**Work to do**
Only the lines from the one holding "Of the two options, the" to the end should be retyped, exactly, with both ends included and no pictures.

Entries on spatial positioning:

>>>>

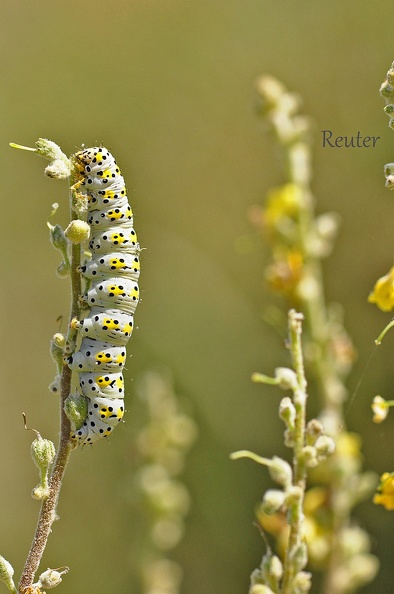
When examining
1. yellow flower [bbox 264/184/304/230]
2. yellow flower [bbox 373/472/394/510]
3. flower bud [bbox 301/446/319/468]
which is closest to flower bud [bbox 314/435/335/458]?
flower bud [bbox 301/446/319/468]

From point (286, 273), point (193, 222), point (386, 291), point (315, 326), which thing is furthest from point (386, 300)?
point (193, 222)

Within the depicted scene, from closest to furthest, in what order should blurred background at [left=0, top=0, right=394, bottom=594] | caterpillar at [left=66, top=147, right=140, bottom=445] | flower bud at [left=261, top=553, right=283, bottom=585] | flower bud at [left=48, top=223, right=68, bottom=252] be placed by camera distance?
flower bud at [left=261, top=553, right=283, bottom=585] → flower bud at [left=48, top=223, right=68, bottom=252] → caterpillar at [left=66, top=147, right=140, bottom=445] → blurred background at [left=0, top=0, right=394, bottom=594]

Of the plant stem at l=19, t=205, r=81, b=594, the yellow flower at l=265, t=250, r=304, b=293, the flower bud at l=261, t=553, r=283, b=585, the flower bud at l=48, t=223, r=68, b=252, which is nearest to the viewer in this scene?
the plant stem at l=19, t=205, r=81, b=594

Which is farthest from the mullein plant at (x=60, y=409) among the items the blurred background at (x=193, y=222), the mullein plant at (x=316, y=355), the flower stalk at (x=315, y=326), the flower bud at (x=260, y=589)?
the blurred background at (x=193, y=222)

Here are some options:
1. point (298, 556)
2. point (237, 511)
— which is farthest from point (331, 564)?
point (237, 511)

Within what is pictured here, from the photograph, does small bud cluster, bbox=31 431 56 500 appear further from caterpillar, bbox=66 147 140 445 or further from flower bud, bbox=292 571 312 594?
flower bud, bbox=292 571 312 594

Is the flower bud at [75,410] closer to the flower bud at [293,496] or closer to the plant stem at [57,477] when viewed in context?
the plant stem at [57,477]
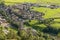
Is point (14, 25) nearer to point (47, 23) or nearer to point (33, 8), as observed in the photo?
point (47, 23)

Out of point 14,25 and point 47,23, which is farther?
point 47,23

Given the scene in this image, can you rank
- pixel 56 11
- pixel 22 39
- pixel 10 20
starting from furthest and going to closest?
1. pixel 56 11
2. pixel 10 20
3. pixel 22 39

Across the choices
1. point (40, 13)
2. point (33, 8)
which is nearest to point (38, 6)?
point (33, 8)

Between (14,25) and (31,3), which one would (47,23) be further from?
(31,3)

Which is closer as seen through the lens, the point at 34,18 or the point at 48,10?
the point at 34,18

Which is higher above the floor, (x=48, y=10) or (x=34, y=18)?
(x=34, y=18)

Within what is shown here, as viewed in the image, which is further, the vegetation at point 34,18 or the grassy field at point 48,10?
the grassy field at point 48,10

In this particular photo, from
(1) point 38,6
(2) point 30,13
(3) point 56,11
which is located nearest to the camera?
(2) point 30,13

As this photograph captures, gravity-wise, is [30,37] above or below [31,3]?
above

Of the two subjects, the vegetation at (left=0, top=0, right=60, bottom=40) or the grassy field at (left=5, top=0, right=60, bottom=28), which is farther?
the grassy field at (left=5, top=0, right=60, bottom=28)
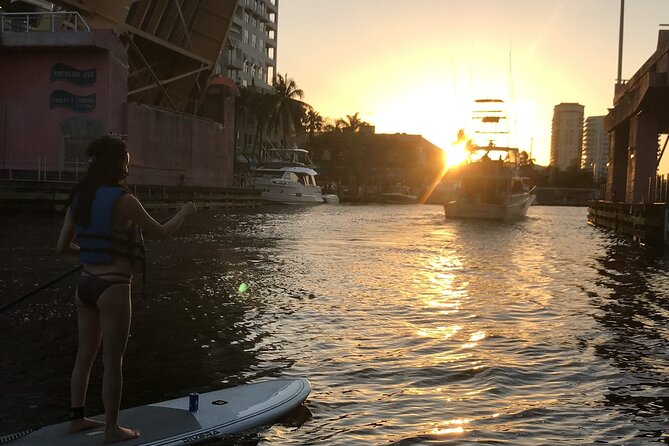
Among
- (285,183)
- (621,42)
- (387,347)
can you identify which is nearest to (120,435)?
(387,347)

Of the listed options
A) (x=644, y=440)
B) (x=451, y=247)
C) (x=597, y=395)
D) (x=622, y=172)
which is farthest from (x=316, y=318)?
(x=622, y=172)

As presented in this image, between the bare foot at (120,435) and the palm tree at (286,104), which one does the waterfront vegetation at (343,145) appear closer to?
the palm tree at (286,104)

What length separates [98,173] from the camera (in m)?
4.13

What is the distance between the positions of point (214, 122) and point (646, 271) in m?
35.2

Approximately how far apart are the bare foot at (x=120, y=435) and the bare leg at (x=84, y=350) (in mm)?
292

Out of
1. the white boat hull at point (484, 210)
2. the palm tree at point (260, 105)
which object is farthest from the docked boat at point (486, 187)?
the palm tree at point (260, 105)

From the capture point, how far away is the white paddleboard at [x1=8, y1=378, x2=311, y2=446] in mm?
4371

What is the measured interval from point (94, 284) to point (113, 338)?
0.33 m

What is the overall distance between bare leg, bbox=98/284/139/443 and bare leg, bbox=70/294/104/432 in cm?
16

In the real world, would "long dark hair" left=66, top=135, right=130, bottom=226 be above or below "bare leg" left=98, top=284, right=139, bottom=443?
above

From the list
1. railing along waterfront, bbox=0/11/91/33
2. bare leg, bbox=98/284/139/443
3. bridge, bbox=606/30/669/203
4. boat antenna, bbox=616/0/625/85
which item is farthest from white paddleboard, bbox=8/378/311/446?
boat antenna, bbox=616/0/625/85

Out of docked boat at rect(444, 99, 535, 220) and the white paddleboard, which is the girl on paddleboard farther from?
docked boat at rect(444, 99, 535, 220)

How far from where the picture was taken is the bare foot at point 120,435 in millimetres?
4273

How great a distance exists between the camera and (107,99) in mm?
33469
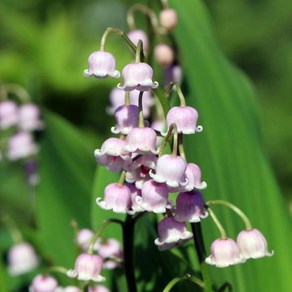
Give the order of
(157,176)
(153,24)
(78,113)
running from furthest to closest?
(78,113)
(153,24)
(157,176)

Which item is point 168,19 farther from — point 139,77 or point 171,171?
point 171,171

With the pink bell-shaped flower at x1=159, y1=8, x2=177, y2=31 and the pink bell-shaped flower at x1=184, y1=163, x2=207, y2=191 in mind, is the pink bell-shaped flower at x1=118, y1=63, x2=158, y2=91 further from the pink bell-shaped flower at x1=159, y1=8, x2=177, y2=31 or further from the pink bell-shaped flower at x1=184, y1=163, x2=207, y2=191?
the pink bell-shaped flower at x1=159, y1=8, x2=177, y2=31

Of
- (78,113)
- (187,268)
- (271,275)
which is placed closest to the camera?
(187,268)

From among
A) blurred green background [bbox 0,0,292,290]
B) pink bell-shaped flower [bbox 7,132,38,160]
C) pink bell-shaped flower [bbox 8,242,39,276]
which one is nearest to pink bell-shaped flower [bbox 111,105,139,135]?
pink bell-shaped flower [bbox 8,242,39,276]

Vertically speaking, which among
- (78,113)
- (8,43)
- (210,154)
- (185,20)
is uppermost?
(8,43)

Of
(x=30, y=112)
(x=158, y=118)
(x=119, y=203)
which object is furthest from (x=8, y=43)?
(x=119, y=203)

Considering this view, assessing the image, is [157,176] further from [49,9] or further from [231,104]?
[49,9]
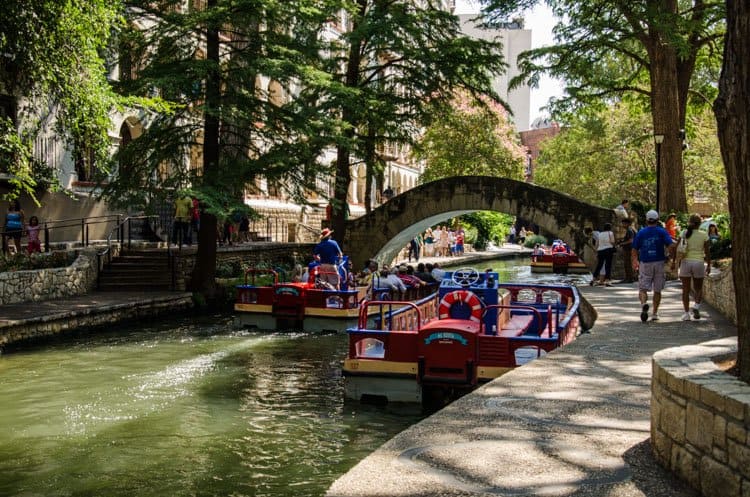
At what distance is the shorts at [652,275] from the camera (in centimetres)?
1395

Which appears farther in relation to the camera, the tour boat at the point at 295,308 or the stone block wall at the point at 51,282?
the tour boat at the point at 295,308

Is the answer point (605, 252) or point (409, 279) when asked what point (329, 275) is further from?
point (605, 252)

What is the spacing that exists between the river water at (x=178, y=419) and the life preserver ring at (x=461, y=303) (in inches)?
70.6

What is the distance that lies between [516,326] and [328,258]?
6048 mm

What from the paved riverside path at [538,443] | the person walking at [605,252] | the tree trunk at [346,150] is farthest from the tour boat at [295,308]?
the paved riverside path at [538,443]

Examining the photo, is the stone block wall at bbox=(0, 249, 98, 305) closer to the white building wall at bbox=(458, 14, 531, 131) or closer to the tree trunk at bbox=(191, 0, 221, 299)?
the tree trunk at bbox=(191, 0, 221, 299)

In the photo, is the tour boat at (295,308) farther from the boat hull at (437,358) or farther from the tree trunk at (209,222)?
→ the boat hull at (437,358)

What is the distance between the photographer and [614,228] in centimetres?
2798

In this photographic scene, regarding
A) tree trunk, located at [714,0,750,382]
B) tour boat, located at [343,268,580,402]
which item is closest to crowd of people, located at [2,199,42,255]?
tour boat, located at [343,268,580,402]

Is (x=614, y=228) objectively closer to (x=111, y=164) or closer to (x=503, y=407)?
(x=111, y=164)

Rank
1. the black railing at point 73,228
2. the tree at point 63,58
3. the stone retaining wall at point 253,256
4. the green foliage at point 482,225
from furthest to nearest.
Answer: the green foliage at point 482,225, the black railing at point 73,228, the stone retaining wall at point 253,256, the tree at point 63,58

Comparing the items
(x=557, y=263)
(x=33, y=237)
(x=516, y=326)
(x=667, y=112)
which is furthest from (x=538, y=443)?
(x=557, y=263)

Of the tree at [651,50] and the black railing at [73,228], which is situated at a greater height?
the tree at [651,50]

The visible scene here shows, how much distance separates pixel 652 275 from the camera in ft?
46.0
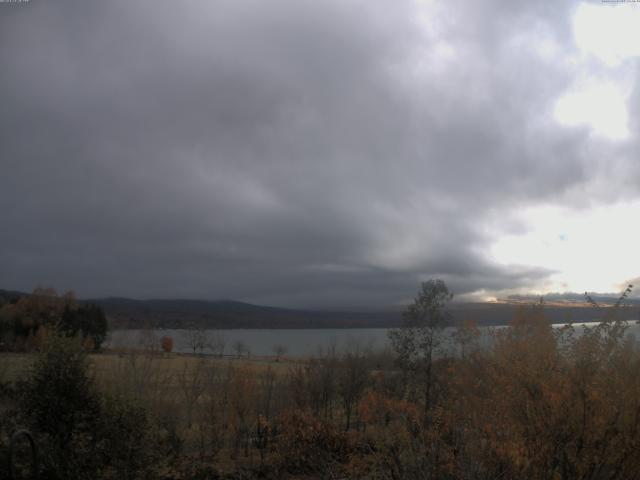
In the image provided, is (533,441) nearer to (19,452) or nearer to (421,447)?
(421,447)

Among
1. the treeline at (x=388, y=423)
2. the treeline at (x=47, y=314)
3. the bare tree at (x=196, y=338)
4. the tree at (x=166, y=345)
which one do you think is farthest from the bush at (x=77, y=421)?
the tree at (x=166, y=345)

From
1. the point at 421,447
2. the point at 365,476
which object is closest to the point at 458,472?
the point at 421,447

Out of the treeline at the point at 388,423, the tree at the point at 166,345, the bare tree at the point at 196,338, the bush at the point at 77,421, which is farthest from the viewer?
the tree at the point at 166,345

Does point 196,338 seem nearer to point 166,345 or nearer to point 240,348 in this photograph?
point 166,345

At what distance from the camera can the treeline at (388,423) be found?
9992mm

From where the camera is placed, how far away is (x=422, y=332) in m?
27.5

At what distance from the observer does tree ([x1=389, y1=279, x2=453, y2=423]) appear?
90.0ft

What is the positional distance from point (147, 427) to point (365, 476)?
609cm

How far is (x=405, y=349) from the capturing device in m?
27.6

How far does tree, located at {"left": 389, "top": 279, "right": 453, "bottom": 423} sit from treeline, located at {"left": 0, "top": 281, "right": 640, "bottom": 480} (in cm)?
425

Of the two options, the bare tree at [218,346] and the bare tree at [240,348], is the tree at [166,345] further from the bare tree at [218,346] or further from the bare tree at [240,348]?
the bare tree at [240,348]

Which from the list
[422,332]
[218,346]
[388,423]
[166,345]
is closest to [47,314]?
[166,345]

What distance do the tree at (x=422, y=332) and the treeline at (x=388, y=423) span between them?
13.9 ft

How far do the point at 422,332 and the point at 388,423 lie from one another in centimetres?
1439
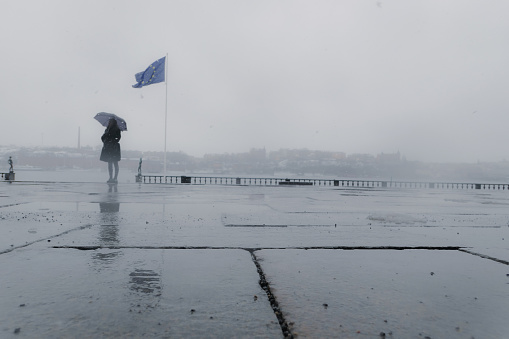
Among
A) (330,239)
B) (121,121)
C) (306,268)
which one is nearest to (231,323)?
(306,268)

<<<<

**Answer for this exercise**
Of the two options, the bare tree at [218,346] and the bare tree at [240,348], is the tree at [166,345] further from the bare tree at [218,346] or further from the bare tree at [240,348]?
the bare tree at [240,348]

Which from the list
[422,332]
[218,346]
[388,423]
[166,345]
is closest to [47,314]?
[166,345]

What distance do the tree at (x=422, y=332) and the treeline at (x=388, y=423) span between them?
13.9 ft

How far do the point at 422,332 and the point at 388,423 lie from one another in centimetres?
1439
Among
A) (330,239)
B) (121,121)
C) (306,268)
which one is nearest to (231,323)?
(306,268)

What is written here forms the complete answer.